Tommy’s goals were all in vain

Tommy O’Connell was chatting to a couple of friends in the Croke Park Hotel an hour or two before last year’s All-Ireland final when Jimmy Magee passed by. One of the friends buttonholed Magee and, pointing to O’Connell, asked him why this man had a place in hurling history.

Tommy’s  goals  were  all in  vain

For once the Memory Man was stumped. Not that it was wholly a surprise, for Tommy O’Connell’s place in the annals of the game is an obscure one. The last All-Ireland senior final that ended in a draw prior to this year’s was that of 1959, when a teenage O’Connell scored three goals for Kilkenny against Waterford. By rights he should have been famous forever. The problem was what happened next.
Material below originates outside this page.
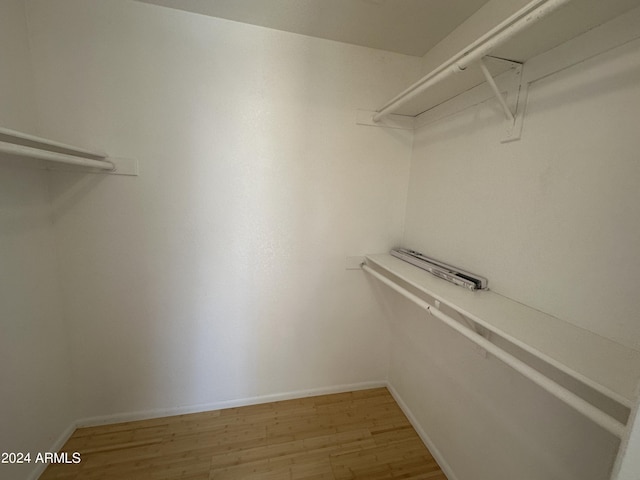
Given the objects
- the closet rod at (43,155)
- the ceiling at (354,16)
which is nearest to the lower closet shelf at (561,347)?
the ceiling at (354,16)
Kilkenny were beaten in the replay and history promptly forgot about O’Connell.

He did at least have the consolation of a starring role in one of the most dramatic All-Ireland finals ever played. September 6, 1959 was an afternoon of outlandish contradictions. Kilkenny hit five goals and didn’t win; Waterford sent the white flag flying 17 times, a record for a 20th century final up to then, and very nearly lost. The great Ollie Walsh, magnificent even by his standards, produced a goalkeeping display for the ages. Only a freakish piece of bad luck could have beaten him on the day — and it did.